What the task requires: Reproduce the stretch from the start of the records through the line that contains "105V95L35 89L22 86L11", replacing every "instance_id" with "object_id" and changing nothing else. Leave the pictures out of your answer.

Supplied records:
········

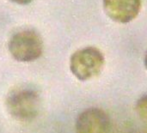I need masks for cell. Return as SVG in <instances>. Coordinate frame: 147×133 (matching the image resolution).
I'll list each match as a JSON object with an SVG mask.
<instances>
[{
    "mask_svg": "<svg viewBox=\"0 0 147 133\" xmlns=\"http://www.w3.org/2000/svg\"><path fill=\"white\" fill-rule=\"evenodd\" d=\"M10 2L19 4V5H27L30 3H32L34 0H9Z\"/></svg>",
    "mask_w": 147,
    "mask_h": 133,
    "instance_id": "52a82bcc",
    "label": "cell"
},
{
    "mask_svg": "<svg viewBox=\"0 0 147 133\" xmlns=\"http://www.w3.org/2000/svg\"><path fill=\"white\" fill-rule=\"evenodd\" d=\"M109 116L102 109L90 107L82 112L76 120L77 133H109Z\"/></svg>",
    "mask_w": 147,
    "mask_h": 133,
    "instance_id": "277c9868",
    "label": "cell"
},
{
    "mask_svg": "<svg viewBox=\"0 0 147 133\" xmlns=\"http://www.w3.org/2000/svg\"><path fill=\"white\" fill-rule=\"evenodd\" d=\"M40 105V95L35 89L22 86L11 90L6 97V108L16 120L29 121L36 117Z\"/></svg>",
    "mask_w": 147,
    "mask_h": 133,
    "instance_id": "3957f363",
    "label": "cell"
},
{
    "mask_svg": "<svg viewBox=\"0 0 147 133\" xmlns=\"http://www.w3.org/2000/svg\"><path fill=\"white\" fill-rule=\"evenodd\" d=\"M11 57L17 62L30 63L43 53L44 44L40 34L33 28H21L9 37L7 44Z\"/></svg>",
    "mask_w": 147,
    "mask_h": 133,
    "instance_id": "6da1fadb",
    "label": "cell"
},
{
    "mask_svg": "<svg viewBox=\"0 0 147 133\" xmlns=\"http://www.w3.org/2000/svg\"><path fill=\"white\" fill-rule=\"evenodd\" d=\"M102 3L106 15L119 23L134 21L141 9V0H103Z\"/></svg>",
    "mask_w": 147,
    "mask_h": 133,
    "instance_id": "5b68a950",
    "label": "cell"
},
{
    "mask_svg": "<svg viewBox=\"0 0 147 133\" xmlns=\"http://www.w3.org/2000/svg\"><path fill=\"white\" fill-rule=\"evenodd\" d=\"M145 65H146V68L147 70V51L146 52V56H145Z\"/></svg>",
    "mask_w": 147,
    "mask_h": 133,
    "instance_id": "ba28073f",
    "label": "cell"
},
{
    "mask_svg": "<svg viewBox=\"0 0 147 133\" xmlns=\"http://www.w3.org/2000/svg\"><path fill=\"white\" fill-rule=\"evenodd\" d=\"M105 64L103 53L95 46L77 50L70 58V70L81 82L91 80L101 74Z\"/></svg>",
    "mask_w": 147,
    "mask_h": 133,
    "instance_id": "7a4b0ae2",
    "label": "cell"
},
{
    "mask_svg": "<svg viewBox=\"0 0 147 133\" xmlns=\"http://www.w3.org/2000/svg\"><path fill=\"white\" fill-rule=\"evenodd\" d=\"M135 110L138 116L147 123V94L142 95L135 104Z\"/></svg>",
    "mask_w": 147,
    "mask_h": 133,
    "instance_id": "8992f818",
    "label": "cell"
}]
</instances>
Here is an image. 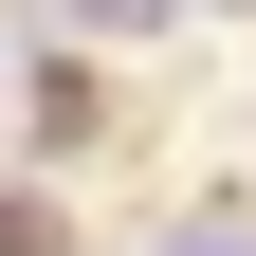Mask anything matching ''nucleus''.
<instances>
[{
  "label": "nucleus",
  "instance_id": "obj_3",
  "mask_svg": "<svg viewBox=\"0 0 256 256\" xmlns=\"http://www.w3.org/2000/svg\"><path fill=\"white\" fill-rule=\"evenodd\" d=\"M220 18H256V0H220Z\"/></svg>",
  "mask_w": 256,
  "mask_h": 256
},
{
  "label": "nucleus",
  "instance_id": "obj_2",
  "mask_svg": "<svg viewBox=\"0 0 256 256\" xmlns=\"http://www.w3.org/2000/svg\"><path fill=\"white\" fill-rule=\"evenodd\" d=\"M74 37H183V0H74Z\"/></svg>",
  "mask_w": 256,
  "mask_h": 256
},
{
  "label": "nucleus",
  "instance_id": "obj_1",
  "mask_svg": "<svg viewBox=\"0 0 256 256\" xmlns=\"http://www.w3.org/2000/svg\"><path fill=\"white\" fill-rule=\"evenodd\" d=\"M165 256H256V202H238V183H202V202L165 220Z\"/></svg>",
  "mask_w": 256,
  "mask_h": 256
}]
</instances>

········

Written reply:
I need masks for cell. Return as SVG in <instances>. Coordinate frame: 147×133 (matching the image resolution).
I'll list each match as a JSON object with an SVG mask.
<instances>
[{
    "mask_svg": "<svg viewBox=\"0 0 147 133\" xmlns=\"http://www.w3.org/2000/svg\"><path fill=\"white\" fill-rule=\"evenodd\" d=\"M10 2L19 4V5H27L30 3H32L34 0H9Z\"/></svg>",
    "mask_w": 147,
    "mask_h": 133,
    "object_id": "52a82bcc",
    "label": "cell"
},
{
    "mask_svg": "<svg viewBox=\"0 0 147 133\" xmlns=\"http://www.w3.org/2000/svg\"><path fill=\"white\" fill-rule=\"evenodd\" d=\"M109 116L102 109L90 107L82 112L76 120L77 133H109Z\"/></svg>",
    "mask_w": 147,
    "mask_h": 133,
    "object_id": "277c9868",
    "label": "cell"
},
{
    "mask_svg": "<svg viewBox=\"0 0 147 133\" xmlns=\"http://www.w3.org/2000/svg\"><path fill=\"white\" fill-rule=\"evenodd\" d=\"M40 105V95L35 89L22 86L11 90L6 97V108L16 120L29 121L36 117Z\"/></svg>",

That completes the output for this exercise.